Tuesday, March 15, 2011

varieties of use

4,000+
This blog has reached an unimaginable (to me) milestone and passed the 4,000 readers mark since it started less than a year ago! And readers are all over the globe! Wow! I'm blown away by that figure. Many thanks to all of you who have checked it out, stuck with it, or who dip in and out. I plan to continue. It's fun. More so now that I know there are actual bodies out there who, to some degree, care.Thank you!

ahh...
As I write the smell of cooking coq au vin is permeating the house. It's only mid afternoon and dinner won't be for several hours, but I'm using a slow cooker (formerly called a crockpot). The thing is, I have only cooked in it once in my life. The result was bland and pale. I bought the pot many years ago with the thought of using it for dyeing yarn in Kool Aid, not for cooking.
My granddaughter was expected for her annual summer visit and I always tried to set up new and interesting things for us to do together. That summer (more than a decade ago) it was dyeing yarn. The resulting socks that I knitted and sold at a studio sale later that year were labeled by Kira. She indicated the flavor of the Kool Aid and a tag that read "Sniff Me!" (the socks really did smell like grape, strawberry, lime). Since then the crockpot has been stashed, unused, on top of the tall kitchen cabinets. I'd forgotten it existed. Standing on chairs this morning we located it and brought it down. Unattractively enveloped in cobwebs, faded, and with greasy kitchen dust on it, I nearly threw it away. But in my new waste not mode, I carefully and thoroughly washed it and voila, it turned out to be as good as new. Hence, the hopeful preparation of coq au vin. It smells wonderful, but I still have doubts about so-called slow cookers. I'm more the throw-stuff-into-the-skillet-sizzle-and-saute type, but we'll see.

* _Job_
Quote the stretch of the blog post from "varieties of use" through "not for cooking.".

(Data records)
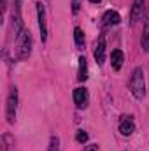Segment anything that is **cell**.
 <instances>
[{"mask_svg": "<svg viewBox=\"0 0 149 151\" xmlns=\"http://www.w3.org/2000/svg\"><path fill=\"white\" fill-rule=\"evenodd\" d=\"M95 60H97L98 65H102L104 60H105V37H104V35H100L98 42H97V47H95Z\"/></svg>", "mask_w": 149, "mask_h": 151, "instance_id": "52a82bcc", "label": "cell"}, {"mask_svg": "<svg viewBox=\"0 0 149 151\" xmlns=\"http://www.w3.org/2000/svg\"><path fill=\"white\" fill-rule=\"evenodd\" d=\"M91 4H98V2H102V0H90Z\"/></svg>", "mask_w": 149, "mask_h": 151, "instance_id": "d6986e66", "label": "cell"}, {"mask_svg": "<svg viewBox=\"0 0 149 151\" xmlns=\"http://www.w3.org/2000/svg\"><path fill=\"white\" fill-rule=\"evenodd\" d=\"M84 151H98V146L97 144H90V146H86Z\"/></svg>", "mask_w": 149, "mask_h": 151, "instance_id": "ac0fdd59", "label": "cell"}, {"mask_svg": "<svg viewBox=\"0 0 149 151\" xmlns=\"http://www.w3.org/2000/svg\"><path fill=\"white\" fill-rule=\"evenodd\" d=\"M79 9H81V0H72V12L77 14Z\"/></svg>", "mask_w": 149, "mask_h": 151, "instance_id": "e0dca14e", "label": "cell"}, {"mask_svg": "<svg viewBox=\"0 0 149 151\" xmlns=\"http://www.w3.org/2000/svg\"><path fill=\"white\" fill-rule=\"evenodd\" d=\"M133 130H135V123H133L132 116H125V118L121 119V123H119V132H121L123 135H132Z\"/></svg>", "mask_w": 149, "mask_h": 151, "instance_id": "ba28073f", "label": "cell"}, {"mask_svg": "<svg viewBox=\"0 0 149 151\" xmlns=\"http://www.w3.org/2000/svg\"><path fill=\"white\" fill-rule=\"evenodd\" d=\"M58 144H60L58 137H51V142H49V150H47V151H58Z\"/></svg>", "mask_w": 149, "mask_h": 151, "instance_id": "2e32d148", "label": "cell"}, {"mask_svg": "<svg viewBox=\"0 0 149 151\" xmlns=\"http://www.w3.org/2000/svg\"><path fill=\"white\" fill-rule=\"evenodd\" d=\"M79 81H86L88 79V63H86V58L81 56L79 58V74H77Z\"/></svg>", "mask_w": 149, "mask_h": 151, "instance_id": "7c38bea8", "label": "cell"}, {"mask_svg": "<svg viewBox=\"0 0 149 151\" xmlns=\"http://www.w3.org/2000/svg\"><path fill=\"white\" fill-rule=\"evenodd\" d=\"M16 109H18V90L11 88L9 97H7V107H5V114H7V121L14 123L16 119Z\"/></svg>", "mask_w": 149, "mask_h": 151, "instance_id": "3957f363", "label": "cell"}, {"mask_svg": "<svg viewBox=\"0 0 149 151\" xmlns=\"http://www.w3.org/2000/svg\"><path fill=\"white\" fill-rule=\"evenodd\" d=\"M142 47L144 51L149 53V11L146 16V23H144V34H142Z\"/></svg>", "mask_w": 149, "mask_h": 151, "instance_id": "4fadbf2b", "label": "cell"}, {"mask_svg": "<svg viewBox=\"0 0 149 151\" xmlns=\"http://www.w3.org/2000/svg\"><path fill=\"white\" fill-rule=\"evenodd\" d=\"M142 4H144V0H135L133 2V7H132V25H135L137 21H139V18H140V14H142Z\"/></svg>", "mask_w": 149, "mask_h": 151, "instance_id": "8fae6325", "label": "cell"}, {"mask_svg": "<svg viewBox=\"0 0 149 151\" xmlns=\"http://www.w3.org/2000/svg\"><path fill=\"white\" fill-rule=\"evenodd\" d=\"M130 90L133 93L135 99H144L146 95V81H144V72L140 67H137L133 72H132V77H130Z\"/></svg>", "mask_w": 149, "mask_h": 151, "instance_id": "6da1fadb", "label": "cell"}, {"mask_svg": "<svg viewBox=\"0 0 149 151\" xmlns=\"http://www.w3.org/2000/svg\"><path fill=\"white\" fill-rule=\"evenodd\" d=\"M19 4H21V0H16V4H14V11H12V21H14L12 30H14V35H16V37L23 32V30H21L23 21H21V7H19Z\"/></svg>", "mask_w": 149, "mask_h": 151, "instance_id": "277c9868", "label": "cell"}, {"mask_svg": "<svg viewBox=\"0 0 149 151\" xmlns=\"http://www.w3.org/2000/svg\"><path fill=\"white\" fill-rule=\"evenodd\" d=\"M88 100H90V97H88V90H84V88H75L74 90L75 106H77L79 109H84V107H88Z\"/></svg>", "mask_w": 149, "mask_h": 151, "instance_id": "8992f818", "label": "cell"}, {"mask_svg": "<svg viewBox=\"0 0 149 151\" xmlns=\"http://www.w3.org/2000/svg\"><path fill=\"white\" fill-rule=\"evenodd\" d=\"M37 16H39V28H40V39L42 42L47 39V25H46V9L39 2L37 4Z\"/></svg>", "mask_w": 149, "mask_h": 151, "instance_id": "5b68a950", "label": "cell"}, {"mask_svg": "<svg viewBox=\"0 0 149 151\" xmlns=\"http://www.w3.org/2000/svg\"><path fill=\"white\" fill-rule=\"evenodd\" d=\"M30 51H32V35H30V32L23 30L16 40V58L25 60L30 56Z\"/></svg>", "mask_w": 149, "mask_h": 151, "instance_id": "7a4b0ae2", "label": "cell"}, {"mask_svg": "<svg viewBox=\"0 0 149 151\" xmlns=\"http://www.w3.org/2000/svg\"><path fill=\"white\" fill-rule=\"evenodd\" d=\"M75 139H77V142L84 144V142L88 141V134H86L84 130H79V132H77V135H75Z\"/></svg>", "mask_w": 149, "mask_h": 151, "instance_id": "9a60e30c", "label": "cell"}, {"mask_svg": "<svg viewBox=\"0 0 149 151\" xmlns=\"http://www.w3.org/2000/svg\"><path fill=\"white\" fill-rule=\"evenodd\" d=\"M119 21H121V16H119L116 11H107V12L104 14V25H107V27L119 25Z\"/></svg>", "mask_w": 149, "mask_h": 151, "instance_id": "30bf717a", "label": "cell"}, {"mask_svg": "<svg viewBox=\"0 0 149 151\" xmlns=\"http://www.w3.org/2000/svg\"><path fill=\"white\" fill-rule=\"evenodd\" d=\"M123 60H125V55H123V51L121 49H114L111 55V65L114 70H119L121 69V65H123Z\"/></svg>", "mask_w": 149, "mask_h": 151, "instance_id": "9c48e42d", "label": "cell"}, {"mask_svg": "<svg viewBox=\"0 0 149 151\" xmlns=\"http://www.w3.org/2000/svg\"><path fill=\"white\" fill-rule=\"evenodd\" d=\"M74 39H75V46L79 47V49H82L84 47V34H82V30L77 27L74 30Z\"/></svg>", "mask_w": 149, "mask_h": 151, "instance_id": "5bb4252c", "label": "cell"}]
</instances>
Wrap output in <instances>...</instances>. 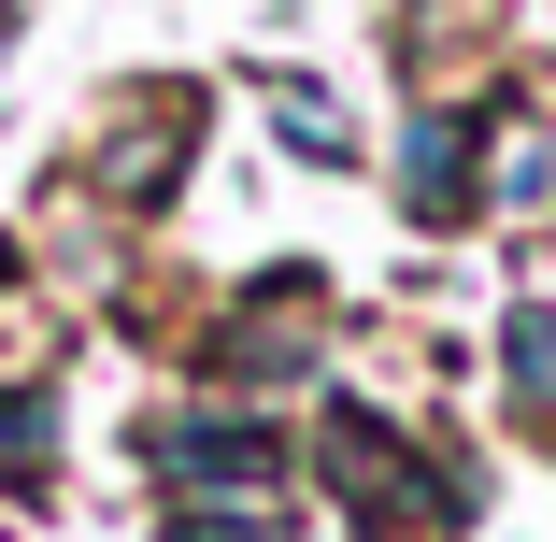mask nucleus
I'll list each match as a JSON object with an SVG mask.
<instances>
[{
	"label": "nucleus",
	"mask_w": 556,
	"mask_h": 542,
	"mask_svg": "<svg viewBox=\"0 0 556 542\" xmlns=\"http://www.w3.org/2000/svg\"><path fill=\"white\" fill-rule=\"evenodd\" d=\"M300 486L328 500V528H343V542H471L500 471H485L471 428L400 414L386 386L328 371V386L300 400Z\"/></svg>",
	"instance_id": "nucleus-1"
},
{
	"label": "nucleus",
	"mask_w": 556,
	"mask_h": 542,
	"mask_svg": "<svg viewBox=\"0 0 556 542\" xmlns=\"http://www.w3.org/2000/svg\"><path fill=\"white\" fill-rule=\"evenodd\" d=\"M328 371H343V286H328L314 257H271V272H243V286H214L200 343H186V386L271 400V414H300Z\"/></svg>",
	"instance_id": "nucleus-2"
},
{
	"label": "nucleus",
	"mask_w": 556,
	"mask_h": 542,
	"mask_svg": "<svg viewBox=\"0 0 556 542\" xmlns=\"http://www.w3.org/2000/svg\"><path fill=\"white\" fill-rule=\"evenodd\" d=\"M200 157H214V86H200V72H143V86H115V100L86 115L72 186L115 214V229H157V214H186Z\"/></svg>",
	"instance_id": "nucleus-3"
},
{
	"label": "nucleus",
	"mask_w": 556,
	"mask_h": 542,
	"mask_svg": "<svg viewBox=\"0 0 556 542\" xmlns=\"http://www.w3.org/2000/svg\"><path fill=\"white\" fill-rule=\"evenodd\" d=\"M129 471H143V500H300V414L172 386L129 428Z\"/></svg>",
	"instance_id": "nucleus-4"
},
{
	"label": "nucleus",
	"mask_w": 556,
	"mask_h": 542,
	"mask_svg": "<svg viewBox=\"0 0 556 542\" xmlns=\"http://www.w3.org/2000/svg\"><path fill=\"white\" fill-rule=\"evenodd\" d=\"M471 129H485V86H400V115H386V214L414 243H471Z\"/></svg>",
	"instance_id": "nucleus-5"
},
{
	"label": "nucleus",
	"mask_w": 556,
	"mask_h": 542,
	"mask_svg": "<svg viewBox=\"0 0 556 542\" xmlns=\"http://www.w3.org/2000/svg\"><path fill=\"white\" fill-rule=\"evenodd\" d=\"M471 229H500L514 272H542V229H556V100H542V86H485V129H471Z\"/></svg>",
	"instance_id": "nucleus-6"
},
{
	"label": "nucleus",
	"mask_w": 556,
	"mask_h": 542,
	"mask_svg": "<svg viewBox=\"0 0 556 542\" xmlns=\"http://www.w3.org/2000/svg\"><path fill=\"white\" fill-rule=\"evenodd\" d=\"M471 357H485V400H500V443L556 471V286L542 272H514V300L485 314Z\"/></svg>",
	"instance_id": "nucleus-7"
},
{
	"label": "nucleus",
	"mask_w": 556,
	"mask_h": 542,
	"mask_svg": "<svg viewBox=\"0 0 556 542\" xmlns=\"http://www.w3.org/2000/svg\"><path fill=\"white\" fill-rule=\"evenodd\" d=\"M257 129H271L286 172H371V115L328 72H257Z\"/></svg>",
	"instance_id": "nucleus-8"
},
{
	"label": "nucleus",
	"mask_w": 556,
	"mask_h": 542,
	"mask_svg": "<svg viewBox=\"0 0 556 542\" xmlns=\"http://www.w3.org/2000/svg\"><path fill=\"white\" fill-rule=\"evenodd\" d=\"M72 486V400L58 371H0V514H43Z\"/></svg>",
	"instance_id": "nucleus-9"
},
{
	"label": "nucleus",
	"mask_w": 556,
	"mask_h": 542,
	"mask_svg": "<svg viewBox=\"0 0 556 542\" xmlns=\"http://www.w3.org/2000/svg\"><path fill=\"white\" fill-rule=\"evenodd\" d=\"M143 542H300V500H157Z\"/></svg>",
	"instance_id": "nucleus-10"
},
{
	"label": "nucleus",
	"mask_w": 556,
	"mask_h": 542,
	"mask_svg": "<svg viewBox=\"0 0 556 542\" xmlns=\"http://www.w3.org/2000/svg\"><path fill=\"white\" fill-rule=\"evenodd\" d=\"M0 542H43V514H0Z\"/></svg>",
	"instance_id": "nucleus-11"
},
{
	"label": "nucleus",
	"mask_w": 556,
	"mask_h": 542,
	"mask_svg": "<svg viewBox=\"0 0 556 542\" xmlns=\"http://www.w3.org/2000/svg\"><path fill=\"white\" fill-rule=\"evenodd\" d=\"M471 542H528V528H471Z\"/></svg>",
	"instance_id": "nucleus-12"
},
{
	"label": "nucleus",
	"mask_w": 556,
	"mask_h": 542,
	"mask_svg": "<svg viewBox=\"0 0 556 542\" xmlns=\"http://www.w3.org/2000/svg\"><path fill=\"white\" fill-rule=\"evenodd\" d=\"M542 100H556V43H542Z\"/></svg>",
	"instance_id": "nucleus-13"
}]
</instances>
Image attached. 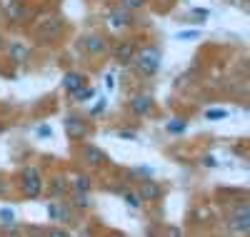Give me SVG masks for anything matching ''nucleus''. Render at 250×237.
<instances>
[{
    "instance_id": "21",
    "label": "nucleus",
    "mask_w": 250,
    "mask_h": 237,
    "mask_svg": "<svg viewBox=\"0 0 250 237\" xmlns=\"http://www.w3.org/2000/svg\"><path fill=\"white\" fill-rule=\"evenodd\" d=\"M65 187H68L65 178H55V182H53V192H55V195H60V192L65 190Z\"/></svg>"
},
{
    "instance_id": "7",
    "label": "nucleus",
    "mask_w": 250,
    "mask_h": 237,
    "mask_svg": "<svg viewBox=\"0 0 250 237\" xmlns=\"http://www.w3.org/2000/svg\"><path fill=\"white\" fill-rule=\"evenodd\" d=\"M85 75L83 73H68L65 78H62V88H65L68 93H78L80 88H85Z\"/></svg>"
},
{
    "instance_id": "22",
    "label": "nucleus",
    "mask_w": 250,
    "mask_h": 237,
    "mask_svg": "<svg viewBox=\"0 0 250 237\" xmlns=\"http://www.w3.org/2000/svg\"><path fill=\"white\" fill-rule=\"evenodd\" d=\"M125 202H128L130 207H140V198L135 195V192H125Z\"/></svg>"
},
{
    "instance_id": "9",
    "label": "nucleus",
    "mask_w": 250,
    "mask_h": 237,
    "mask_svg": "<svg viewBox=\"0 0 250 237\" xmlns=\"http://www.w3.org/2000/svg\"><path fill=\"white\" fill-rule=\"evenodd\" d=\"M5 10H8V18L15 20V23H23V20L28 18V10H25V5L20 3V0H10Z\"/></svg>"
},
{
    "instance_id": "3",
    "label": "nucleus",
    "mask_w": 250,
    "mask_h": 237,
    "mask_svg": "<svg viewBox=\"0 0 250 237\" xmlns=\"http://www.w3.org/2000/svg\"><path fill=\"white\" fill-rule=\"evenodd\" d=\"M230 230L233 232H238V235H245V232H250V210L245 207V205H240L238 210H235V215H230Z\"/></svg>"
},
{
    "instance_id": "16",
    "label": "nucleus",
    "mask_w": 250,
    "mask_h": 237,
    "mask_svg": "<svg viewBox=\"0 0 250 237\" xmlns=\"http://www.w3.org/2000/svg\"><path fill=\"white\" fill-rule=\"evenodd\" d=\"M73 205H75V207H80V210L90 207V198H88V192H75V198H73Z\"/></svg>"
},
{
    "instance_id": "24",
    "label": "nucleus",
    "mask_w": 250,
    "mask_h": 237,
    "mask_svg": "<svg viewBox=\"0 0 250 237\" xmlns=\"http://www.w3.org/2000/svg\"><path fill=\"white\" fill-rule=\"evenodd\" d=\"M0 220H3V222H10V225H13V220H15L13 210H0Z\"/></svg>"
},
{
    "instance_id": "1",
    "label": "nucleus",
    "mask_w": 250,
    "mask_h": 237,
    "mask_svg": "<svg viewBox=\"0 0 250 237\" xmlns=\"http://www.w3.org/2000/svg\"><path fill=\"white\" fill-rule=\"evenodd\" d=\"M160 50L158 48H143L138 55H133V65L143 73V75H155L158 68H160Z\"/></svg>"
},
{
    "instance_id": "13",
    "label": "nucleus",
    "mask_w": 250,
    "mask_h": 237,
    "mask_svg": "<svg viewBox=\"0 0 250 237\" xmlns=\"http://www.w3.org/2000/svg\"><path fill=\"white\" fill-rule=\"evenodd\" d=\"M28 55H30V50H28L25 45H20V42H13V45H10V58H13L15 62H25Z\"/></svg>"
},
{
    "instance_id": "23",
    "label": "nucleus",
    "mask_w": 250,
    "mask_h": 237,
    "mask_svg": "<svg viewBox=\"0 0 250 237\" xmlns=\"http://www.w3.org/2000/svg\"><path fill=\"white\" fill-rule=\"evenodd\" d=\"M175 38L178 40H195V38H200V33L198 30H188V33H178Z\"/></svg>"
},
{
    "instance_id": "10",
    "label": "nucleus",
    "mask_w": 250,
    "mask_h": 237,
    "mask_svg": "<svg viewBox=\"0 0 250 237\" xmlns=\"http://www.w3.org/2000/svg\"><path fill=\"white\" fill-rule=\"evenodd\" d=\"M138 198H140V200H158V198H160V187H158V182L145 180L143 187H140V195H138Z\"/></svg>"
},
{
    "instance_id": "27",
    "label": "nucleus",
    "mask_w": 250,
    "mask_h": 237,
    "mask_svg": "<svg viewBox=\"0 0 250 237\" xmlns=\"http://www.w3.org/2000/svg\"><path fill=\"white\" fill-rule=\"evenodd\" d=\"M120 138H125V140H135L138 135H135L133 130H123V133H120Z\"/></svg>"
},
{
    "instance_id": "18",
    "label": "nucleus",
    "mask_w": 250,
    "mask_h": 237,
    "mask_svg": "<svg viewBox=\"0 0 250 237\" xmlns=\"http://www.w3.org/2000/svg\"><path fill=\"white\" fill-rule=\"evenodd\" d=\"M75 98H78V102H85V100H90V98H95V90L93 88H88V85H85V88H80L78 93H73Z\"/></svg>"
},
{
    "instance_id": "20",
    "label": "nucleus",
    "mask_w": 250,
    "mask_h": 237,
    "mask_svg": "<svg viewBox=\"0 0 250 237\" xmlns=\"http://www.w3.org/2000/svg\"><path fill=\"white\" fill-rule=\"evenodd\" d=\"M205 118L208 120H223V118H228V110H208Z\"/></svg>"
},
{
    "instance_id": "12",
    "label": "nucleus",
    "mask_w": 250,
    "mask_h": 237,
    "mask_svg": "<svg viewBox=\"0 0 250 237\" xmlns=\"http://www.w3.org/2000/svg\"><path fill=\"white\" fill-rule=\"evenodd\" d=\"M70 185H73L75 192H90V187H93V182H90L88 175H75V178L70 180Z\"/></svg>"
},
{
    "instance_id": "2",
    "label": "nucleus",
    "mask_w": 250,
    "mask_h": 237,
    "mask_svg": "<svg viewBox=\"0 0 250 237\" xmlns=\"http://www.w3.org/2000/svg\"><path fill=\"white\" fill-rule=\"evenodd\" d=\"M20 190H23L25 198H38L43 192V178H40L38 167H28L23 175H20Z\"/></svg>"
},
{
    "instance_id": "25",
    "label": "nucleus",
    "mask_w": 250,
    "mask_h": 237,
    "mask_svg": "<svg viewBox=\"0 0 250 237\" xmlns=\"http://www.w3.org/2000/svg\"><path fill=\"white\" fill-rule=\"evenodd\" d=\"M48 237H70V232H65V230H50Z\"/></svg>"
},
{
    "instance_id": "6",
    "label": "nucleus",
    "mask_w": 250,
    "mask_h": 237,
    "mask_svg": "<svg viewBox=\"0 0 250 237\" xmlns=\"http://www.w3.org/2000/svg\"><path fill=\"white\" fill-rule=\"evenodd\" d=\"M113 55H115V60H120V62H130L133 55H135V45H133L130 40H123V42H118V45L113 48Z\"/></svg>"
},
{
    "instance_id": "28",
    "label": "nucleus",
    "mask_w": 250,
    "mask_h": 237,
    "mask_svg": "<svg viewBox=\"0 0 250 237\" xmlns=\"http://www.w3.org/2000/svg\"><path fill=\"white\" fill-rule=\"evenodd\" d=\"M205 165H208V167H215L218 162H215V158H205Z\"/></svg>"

* _Task answer_
varieties of use

4,000+
This blog has reached an unimaginable (to me) milestone and passed the 4,000 readers mark since it started less than a year ago! And readers are all over the globe! Wow! I'm blown away by that figure. Many thanks to all of you who have checked it out, stuck with it, or who dip in and out. I plan to continue. It's fun. More so now that I know there are actual bodies out there who, to some degree, care.Thank you!

ahh...
As I write the smell of cooking coq au vin is permeating the house. It's only mid afternoon and dinner won't be for several hours, but I'm using a slow cooker (formerly called a crockpot). The thing is, I have only cooked in it once in my life. The result was bland and pale. I bought the pot many years ago with the thought of using it for dyeing yarn in Kool Aid, not for cooking.